> _Source document_:
FIELD OF THE INVENTION
[0002] The present invention relates generally to time measurement
systems and more particularly to relative time measurement
systems.
BACKGROUND OF THE INVENTION
[0003] Conventional technology pertaining to certain embodiments of
the present invention is described in the following publications
inter alia:
[0004] U.S. Pat. No. 5,274,545 to Allan describes a device and
method for providing accurate time and/or frequency. A unit, such
as an oscillator and/or clock provides output indicative of
frequency and/or time. The device includes a processing section
having a microprocessor that develops a model characterizing the
performance of the device, including establishing predicted
accuracy variations, and the model is then used to correct the unit
output. An external reference is used to provide a reference input
for updating the model, including updating of predicted variations
of the unit, by comparison of the reference input with the unit
output. The ability of the model to accurately predict the
performance of the unit improves as additional updates are carried
out, and this allows the interval between the updates to be
lengthened and/or the overall accuracy of the device to be
improved. The accuracy of the output is thus adaptively optimized
in the presence of systematic and random variations.
[0005] U.S. Pat. No. 7,142,154 to Quilter describes a method and
apparatus for providing accurately synchronized timing signals at
mutually distant locations, employing a GPS or similar receiver at
each location. These receivers are interconnected by a
communications network, and exchange data over the network to agree
with a common timing reference.
[0006] The disclosures of all publications and patent documents
mentioned in the specification, and of the publications and patent
documents cited therein directly or indirectly, are hereby
incorporated by reference.
SUMMARY OF THE INVENTION
[0007] The performance of many civilian and military systems
depends on time synchronization capability and accuracy. In such
systems (e.g., communication, vision and location finding) it is
common to use an atomic clock with GNSS aiding. Since an atomic
clock is basically a frequency source with a finite accuracy and
the GNSS absolute time precision is in the order of tens of
nanoseconds, the ultimate time synchronization accuracy may reach
about 20 nanoseconds (corresponding to 6-10 m GNSS accuracy).
However, sub-meter accuracy for location finding systems requires a
time difference measurement with an accuracy level of one
nanosecond or below.
[0008] Certain embodiments of the present invention seek to provide
a system having one nanosecond relative time measurement capability
for non-collocated units which is characterized by continuous and
instantaneous relative time measurement. Time offset between
non-collocated frequency sources at discrete points of time is
determined; and frequency drift between the frequency sources is
disciplined.
[0009] The term "collocated" is used in this context to
characterize frequency sources positioned such that the time delay
between them is either negligible relative to the accuracy demanded
by the application, or can be overcome e.g. by calibration.

> _Task details_:
Please write the next part of the patent text on relative time measurement systems, picking up after its final sentence.

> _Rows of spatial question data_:
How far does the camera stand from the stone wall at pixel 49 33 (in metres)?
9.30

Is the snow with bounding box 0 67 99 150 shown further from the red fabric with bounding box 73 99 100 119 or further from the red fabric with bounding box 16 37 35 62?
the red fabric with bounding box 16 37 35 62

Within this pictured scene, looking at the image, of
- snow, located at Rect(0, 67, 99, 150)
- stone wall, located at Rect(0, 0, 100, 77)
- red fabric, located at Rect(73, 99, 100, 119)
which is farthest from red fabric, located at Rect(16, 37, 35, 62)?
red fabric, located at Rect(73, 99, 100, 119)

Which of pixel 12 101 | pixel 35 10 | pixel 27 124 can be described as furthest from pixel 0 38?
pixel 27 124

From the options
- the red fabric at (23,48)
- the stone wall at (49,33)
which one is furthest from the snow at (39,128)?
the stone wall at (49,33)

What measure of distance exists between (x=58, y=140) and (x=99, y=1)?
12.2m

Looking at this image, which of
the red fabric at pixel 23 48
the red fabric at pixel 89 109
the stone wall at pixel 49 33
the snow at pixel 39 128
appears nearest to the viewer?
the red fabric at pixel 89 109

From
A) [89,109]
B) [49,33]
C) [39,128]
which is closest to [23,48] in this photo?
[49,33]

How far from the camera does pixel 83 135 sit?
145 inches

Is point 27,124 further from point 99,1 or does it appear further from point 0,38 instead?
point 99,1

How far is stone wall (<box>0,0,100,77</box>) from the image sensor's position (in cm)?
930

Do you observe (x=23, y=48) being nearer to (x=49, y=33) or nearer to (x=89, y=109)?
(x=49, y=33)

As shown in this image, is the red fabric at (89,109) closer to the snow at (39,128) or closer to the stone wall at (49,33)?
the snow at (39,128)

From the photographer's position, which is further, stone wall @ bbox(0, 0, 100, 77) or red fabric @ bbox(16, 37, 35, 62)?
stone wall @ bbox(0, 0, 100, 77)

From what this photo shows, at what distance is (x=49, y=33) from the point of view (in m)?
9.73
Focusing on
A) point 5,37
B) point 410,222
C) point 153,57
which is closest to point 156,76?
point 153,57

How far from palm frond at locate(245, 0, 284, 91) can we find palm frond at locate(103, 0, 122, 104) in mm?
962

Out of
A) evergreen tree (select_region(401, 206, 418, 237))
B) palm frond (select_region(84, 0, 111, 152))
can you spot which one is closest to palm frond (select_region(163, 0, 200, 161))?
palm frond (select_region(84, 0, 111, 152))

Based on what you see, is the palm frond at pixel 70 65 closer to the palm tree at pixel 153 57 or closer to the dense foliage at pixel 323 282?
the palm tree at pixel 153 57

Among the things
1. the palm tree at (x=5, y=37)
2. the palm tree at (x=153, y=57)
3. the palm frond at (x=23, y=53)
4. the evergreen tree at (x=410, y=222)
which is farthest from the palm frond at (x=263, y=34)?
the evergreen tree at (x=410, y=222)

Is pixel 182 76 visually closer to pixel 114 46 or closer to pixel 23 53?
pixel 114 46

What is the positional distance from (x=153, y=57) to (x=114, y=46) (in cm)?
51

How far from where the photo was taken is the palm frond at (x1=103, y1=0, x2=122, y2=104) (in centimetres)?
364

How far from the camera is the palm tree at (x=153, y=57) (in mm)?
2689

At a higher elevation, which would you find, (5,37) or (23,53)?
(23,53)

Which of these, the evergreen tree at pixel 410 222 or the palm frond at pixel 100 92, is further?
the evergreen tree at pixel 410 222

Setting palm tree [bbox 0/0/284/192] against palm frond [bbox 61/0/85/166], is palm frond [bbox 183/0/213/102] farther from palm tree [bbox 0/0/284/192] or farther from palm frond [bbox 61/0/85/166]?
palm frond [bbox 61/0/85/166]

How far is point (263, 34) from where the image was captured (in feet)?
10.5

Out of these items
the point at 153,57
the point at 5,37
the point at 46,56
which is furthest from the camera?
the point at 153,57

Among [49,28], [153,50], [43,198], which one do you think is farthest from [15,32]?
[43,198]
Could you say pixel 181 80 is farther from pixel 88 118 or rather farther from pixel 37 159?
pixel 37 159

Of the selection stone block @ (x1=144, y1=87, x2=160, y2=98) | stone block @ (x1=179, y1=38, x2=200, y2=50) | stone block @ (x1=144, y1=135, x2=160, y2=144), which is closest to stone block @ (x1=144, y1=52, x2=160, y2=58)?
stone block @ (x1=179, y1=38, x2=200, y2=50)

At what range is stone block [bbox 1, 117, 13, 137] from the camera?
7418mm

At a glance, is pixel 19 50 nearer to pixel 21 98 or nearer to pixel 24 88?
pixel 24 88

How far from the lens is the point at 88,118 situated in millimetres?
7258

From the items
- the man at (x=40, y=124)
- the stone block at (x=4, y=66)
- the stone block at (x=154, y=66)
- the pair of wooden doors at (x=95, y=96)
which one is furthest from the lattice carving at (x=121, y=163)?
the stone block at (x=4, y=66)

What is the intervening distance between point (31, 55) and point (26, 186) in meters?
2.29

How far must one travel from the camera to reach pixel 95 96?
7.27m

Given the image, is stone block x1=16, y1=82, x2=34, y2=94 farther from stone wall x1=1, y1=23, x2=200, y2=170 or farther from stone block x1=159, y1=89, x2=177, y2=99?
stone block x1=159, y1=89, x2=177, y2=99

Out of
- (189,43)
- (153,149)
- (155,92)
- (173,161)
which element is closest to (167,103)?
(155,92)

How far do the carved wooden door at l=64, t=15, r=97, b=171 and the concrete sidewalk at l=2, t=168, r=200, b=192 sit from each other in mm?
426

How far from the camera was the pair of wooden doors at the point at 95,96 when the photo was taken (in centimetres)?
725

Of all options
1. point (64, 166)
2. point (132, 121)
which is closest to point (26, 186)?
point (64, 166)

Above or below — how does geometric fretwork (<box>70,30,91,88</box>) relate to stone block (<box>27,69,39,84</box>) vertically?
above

> _Answer below_:
[0010] There is thus provided, in accordance with at least one
embodiment of the present invention, a method for instantaneous and
continuous determination of a relative time offset between
non-collocated frequency sources having a relative frequency drift
therebetween, the determination being carried out at a required
nanosecond level accuracy, the method comprising disciplining of
frequency drift between the frequency sources at a frequency domain
including computing, and applying to the frequency sources,
corrections of a relative frequency drift between each frequency
source and a single time source, the disciplining being limited by
the following condition: the product of a duration of any time
period extending between adjacent discrete points of time in a
sequence of discrete points of time, multiplied by the sum of all
frequency corrections effected during the time period and divided
by a frequency value characterizing the frequency sources, is at
least one order of magnitude less than the required accuracy; and
determining time offset between the non-collocated frequency
sources at each discrete point of time in the sequence of discrete
points of time.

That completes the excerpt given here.